Einigung auf geänderte Pkw-Maut mit Brüssel in Sicht

Nach monatelangem Streit mit der Europäischen Kommission ist eine Einigung auf ein geändertes Modell für die deutsche Pkw-Maut in Sicht. Bundesverkehrsminister Alexander Dobrindt (CSU) und die zuständige Kommissarin Violeta Bulc wollten sich am 01.12.2016 in Brüssel treffen, um den Kompromiss politisch zu besiegeln. Dabei geht es unter anderem um eine neue Ausgestaltung der Kurzzeittarife für Fahrer aus dem Ausland. Nach Informationen des ARD-Studios in Brüssel haben sich beide Seiten wie erwartet auf Expertenebene geeinigt. Aus der Opposition und vom Koalitionspartner SPD wurden Bedenken laut.

Kurzzeitmaut soll stärker gestaffelt werden

Als Entgegenkommen an die EU-Kommission hatte Berlin eine stärkere Spreizung der Preise für die Kurzzeitmaut vorgeschlagen – mit fünf statt bisher drei Stufen nach Motorgröße und Schadstoffausstoß. Eine Zehn-Tages-Maut könnte demnach je nach Fahrzeugeigenschaften künftig 2,50 Euro, 4 Euro, 6 Euro, 14 Euro oder 20 Euro kosten. Im geltenden Mautgesetz sind es 5, 10 und 15 Euro. Für eine Zwei-Monats-Maut waren 7, 11, 14, 30 und 40 Euro angedacht. Bisher sind es 16, 22 und 30 Euro. Insgesamt sollen die Änderungen die Einnahmen nicht schmälern, da sie neben niedrigeren auch höhere Preise umfassen.
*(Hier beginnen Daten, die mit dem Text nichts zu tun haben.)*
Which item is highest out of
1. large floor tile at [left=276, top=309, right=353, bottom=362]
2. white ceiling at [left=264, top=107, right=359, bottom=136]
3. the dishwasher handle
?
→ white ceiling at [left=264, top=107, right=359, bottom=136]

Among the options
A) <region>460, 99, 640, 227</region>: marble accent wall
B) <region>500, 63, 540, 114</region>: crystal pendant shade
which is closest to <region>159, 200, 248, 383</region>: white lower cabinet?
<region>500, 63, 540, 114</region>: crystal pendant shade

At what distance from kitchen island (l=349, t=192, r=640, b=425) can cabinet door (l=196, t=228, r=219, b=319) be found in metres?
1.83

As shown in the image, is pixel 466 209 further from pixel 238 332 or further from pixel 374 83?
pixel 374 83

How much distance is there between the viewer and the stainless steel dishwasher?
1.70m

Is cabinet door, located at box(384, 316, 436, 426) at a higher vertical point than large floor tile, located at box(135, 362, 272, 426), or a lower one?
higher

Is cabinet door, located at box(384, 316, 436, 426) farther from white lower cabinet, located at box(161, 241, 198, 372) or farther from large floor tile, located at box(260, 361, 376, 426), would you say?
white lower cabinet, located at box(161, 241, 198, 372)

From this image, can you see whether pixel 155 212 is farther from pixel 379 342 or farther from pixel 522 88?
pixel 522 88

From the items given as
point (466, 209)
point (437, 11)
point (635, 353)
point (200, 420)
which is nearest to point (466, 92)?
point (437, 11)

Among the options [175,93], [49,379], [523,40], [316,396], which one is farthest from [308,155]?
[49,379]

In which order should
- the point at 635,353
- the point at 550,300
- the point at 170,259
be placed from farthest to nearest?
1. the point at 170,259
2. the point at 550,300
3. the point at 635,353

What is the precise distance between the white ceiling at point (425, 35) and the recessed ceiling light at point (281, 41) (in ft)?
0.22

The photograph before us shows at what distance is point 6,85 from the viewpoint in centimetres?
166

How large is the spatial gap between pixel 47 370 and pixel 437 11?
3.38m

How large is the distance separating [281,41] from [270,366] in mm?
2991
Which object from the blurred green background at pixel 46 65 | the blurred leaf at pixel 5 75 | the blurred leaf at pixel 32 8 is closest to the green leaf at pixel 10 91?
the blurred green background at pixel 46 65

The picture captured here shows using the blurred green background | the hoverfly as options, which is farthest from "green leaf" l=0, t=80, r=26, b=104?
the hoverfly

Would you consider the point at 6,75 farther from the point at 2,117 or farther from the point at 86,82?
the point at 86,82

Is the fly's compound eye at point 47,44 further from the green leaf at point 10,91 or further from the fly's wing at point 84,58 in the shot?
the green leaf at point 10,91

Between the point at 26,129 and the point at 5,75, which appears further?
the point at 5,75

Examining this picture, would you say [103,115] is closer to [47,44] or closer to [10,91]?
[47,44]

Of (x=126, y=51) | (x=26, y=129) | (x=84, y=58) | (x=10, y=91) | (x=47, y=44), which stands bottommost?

Eventuell höhere Kfz-Steuer-Entlastung bei besonders umweltfreundlichen Autos

Zweiter Streitpunkt ist, dass nur Inländer für ihre Maut-Zahlungen centgenau bei der Kfz-Steuer entlastet werden sollen. Die Kommission lehnt diese Eins-zu-eins-Kompensation als verbotene Benachteiligung von Ausländern ab. Daher war im Gespräch, dass die Steuer für Besitzer besonders umweltschonender Autos sogar etwas stärker sinken könnte, als es der Mautzahlung entspricht. Eine denkbare Mehrbelastung etwa für umweltschädlichere Autos ist nicht möglich. Dies schließt der Koalitionsvertrag von Union und SPD aus. Verkehrsministerium und Kommission hatten sich zuversichtlich gezeigt, dass eine Einigung zustande kommt.

Zweifel aus Reihen der SPD: Warnung vor höherer Belastung und "Bürokratiemonster"

Der Vorsitzende des Verkehrsausschusses im Bundestag, Martin Burkert (SPD), sagte: "Auch wenn die Maut jetzt europarechtskonform sein sollte, sind meine grundsätzlichen Bedenken nicht aus dem Weg geräumt." So müsse Dobrindt im Parlament erst noch den Nachweis erbringen, dass deutsche Autofahrer nicht zusätzlich belastet werden. SPD-Fraktionsgeschäftsführerin Christine Lambrecht sagte, die Maut dürfe kein Selbstzweck sein: "Was wir ganz sicher nicht brauchen, ist ein Bürokratiemonster, das die zusätzlichen Einnahmen auffrisst."

Verkehrsexperte der Linken warnt vor Minus-Geschäft

Der CSU-Europapolitiker Manfred Weber sagte: "Es hat von beiden Seiten Bewegung bedurft, aber jetzt liegt eine europarechtskonforme Lösung vor." Er hoffe, dass dies in Berlin auch schnell umgesetzt werde, sagte der Fraktionschef der Europäischen Volkspartei (EVP). Der Verkehrsexperte der Linken Herbert Behrens kritisierte, zu erwarten sei nicht mehr als eine Verabredung, wie eine Klage vor dem Europäischen Gerichtshof vermieden werden könne. Es bleibe unklar, "ob die Ausländer-Maut überhaupt noch etwas in die Kasse bringt oder am Ende nicht sogar ein Minus-Geschäft wird."

Redaktion beck-aktuell, 1. Dezember 2016 (dpa).